■ Goal
Could you render every line from the one containing "Starting from farthest" through the end of the records as a JSON list of strings, one string per line and blank lines omitted?

■ Supplied data
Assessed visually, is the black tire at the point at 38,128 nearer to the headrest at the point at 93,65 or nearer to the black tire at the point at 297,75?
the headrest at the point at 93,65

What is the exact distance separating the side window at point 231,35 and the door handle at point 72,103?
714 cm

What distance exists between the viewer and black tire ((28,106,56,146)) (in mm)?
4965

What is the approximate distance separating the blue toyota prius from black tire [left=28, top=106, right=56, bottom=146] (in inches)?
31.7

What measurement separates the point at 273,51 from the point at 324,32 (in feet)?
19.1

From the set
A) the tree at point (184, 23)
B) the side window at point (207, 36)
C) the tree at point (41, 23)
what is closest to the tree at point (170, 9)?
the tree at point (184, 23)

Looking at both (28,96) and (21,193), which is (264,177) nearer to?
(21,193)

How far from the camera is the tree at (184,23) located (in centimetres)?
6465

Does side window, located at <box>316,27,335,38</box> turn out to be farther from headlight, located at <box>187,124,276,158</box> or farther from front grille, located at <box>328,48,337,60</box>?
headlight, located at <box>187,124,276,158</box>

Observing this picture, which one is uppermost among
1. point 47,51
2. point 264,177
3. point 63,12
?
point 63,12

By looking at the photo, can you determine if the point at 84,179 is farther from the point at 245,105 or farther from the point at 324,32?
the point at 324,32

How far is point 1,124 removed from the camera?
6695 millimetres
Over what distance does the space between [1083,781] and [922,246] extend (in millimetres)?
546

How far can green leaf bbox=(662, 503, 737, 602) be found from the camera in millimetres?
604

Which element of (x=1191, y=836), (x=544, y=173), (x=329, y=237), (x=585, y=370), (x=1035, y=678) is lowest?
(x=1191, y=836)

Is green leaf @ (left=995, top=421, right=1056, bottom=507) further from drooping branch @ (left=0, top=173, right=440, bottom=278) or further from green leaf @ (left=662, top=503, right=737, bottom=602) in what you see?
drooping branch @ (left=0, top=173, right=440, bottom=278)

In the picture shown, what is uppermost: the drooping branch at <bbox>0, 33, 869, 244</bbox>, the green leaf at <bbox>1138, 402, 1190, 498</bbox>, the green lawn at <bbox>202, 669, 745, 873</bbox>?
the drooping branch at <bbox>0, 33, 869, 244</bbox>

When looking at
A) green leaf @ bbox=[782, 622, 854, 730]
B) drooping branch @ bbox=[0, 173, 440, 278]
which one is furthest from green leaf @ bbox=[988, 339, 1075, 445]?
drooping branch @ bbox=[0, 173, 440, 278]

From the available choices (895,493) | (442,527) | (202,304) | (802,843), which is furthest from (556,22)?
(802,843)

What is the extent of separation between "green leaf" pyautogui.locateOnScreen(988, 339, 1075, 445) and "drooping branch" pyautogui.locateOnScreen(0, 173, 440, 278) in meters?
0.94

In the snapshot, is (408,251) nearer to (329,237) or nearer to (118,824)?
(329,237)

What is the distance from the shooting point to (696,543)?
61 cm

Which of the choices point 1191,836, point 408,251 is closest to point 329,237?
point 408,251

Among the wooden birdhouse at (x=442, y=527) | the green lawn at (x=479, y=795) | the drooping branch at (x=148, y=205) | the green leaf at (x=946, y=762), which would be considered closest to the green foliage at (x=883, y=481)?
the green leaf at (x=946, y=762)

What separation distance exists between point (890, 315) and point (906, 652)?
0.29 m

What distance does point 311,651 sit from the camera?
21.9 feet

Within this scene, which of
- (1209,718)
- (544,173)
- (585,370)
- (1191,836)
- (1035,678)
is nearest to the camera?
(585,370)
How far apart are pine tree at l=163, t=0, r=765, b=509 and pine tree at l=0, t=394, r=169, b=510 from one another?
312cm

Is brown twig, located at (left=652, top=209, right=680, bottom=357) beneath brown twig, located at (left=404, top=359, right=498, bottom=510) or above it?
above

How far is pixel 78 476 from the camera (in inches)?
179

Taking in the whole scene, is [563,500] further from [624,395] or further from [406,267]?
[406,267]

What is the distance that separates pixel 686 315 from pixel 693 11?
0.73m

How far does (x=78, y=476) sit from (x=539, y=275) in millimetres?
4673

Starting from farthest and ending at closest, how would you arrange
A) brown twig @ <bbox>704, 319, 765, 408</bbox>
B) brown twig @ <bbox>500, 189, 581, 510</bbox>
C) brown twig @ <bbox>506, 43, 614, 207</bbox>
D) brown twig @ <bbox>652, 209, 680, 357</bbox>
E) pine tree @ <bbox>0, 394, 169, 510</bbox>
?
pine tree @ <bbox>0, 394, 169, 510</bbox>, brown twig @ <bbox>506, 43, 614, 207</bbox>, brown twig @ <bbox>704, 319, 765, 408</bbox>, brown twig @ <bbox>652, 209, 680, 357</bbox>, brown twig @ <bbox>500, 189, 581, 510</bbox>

■ Written solution
[
  "Starting from farthest and ending at closest, how would you arrange",
  "A) brown twig @ <bbox>704, 319, 765, 408</bbox>",
  "B) brown twig @ <bbox>500, 189, 581, 510</bbox>",
  "C) brown twig @ <bbox>506, 43, 614, 207</bbox>",
  "D) brown twig @ <bbox>652, 209, 680, 357</bbox>",
  "E) pine tree @ <bbox>0, 394, 169, 510</bbox>",
  "?",
  "pine tree @ <bbox>0, 394, 169, 510</bbox>, brown twig @ <bbox>506, 43, 614, 207</bbox>, brown twig @ <bbox>704, 319, 765, 408</bbox>, brown twig @ <bbox>652, 209, 680, 357</bbox>, brown twig @ <bbox>500, 189, 581, 510</bbox>"
]